I’ve used the term ‘original acoustic roots music’ over the years to describe the music as it is brief and easy to absorb, but it probably falls short of a true description. I tend to explore the different styles that encompass the roots genre, so there are elements of blues, rock, country, folk and bluegrass. I do think I fall under the category of singer-songwriter and I’ve been told I am a ‘songwriter’s songwriter,’ perhaps because of the more non-commercial aspects of my lyrical approach. In the end, I guess I would describe it as poetic and parable-like language set to simple, pretty melodies delivered within the framework of a decidedly honest and vulnerable expression.
2. How do you approach the songwriting process? Do you come up with the music and then work in the lyrics? Vice-versa? Do songs usually come together fairly quickly or is there a longer revision time?

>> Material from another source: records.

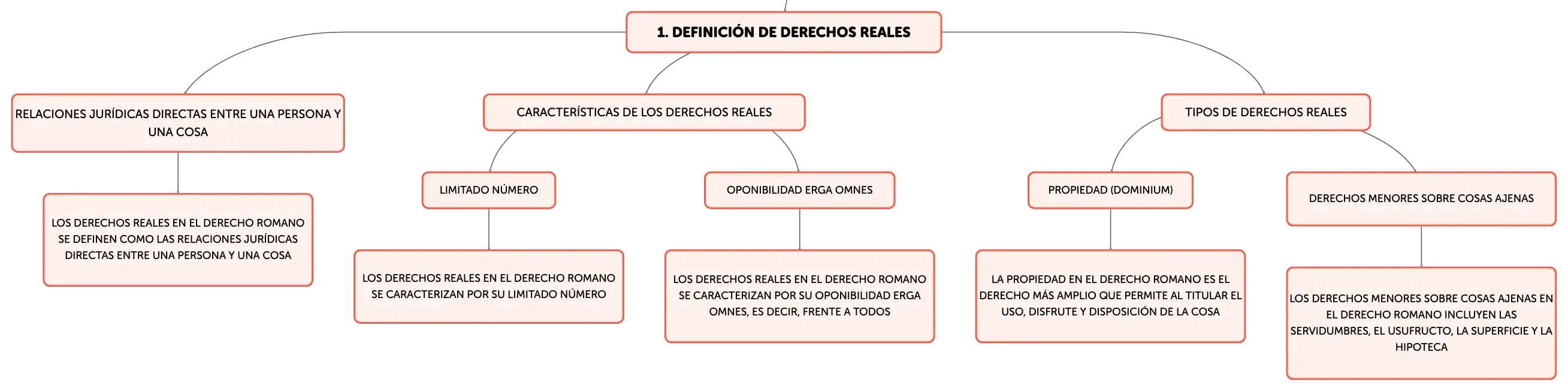 1. DEFINICIÓN DE DERECHOS REALES

RELACIONES JURÍDICAS DIRECTAS ENTRE UNA PERSONA Y UNA COSA

LOS DERECHOS REALES EN EL DERECHO ROMANO SE DEFINEN COMO LAS RELACIONES JURÍDICAS DIRECTAS ENTRE UNA PERSONA Y UNA COSA

CARACTERÍSTICAS DE LOS DERECHOS REALES

LIMITADO NÚMERO

LOS DERECHOS REALES EN EL DERECHO ROMANO SE CARACTERIZAN POR SU LIMITADO NÚMERO

OPONIBILIDAD ERGA OMNES

LOS DERECHOS REALES EN EL DERECHO ROMANO SE CARACTERIZAN POR SU OPONIBILIDAD ERGA OMNES, ES DECIR, FRENTE A TODOS

TIPOS DE DERECHOS REALES

PROPIEDAD (DOMINIUM)

LA PROPIEDAD EN EL DERECHO ROMANO ES EL DERECHO MÁS AMPLIO QUE PERMITE AL TITULAR EL USO, DISFRUTE Y DISPOSICIÓN DE LA COSA

DERECHOS MENORES SOBRE COSAS AJENAS

LOS DERECHOS MENORES SOBRE COSAS AJENAS EN EL DERECHO ROMANO INCLUYEN LAS SERVIDUMBRES, EL USUFRUCTO, LA SUPERFICIE Y LA HIPOTECA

For a long time now I’ve believed that the songs don’t belong to me and come from the other world; the world of the spirit. I consider myself a simple conduit—a kind of midwife to the expression. It’s as if there is a certain frequency that one tunes into, and once vibrating there, can receive the songs. I’ve learned that it is necessary to organize my life so that I can be consistently open to receiving the songs. That being said I am open to the songs being delivered in any form whatsoever. Sometimes, I wake up with a melody in my head and that starts the process, and other times some words will appear in my mind that I think are powerful and expressive. And yet other times I’ll hear both at the same time.

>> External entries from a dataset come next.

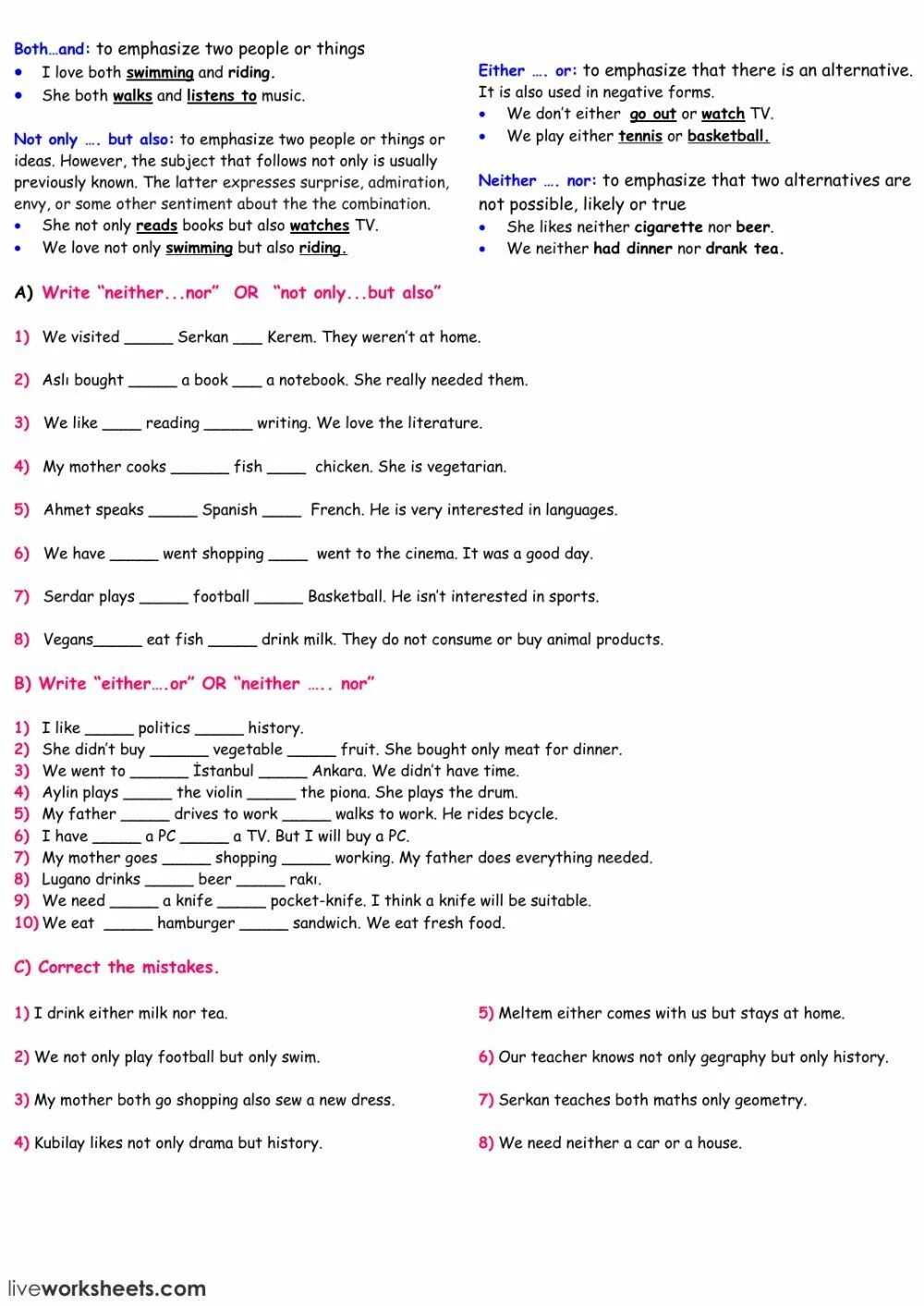 Both…and: to emphasize two people or things
• I love both swimming and riding.
• She both walks and listens to music.

Not only …. but also: to emphasize two people or things or ideas. However, the subject that follows not only is usually previously known. The latter expresses surprise, admiration, envy, or some other sentiment about the the combination.
• She not only reads books but also watches TV.
• We love not only swimming but also riding.

Either …. or: to emphasize that there is an alternative. It is also used in negative forms.
• We don't either go out or watch TV.
• We play either tennis or basketball.

Neither …. nor: to emphasize that two alternatives are not possible, likely or true
• She likes neither cigarette nor beer.
• We neither had dinner nor drank tea.

A) Write "neither...nor" OR "not only...but also"

1) We visited _____ Serkan ___ Kerem. They weren't at home.

2) Aslı bought _____ a book ___ a notebook. She really needed them.

3) We like ____ reading _____ writing. We love the literature.

4) My mother cooks ______ fish ____ chicken. She is vegetarian.

5) Ahmet speaks _____ Spanish ____ French. He is very interested in languages.

6) We have _____ went shopping ____ went to the cinema. It was a good day.

7) Serdar plays _____ football _____ Basketball. He isn't interested in sports.

8) Vegans_____ eat fish _____ drink milk. They do not consume or buy animal products.

B) Write "either….or" OR "neither ….. nor"

1) I like _____ politics _____ history.
2) She didn't buy ______ vegetable _____ fruit. She bought only meat for dinner.
3) We went to ______ İstanbul _____ Ankara. We didn't have time.
4) Aylin plays _____ the violin _____ the piona. She plays the drum.
5) My father _____ drives to work _____ walks to work. He rides bcycle.
6) I have _____ a PC _____ a TV. But I will buy a PC.
7) My mother goes _____ shopping _____ working. My father does everything needed.
8) Lugano drinks _____ beer _____ rakı.
9) We need _____ a knife _____ pocket-knife. I think a knife will be suitable.
10) We eat _____ hamburger _____ sandwich. We eat fresh food.

C) Correct the mistakes.

1) I drink either milk nor tea.

2) We not only play football but only swim.

3) My mother both go shopping also sew a new dress.

4) Kubilay likes not only drama but history.

5) Meltem either comes with us but stays at home.

6) Our teacher knows not only gegraphy but only history.

7) Serkan teaches both maths only geometry.

8) We need neither a car or a house.

liveworksheets.com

3. Who among the musical greats do you count as your influences?
Definitely Neil Young. I’ve always been inspired by his creativity with sound. He’s so beautifully melodic and so honest in his expression. He really knows how to play sound rather than licks. I like how his art is in large part about capturing a moment—like Bob Dylan, who is another big influence. Dylan’s got a real genius for making the whole far exceed the sum of the parts … I have also learned a great deal from John Lennon. His melodies are just gorgeous and, as a craftsman, his songs are first-rate.
4. It seems like you and some other Flagstaff singer-songwriters have moved to create more “listener shows,” which put the music at the forefront and present the songs in a less traditional bar-scene atmosphere. How important have these kind of shows become for you?
Very important. I enjoy both kinds of shows. The bars are fun and exciting in their own way because you get to participate in bringing a soundtrack to people’s lives as they enjoy themselves blowing off a little steam, but the concert style listening room allows the artists to present the songs in a way that can be very powerful. Some songs just aren’t meant for the bar. Some songs are soft and pretty and thoughtful, requiring a certain atmosphere to come alive.
5. In the end, what do you think makes a great song? How do you know when you have written one?
Man that’s a tough one. I don’t know. I suppose it’s somewhat subjective. It’s quite mysterious and that’s what’s so cool about it. I think people like songs for all kinds of reasons—a great lyric, a great melody, a great beat. Some great songs are thoughtful and contemplative, some are just rocking and fun. I suppose it depends on the person and what the song is bringing them in the moment that the connection is made. I try not to think about that and just diligently serve the muse, taking care to try and make every song as good as it can be believing that the expression of each song will find a home with someone in the moment that they are ready to receive it.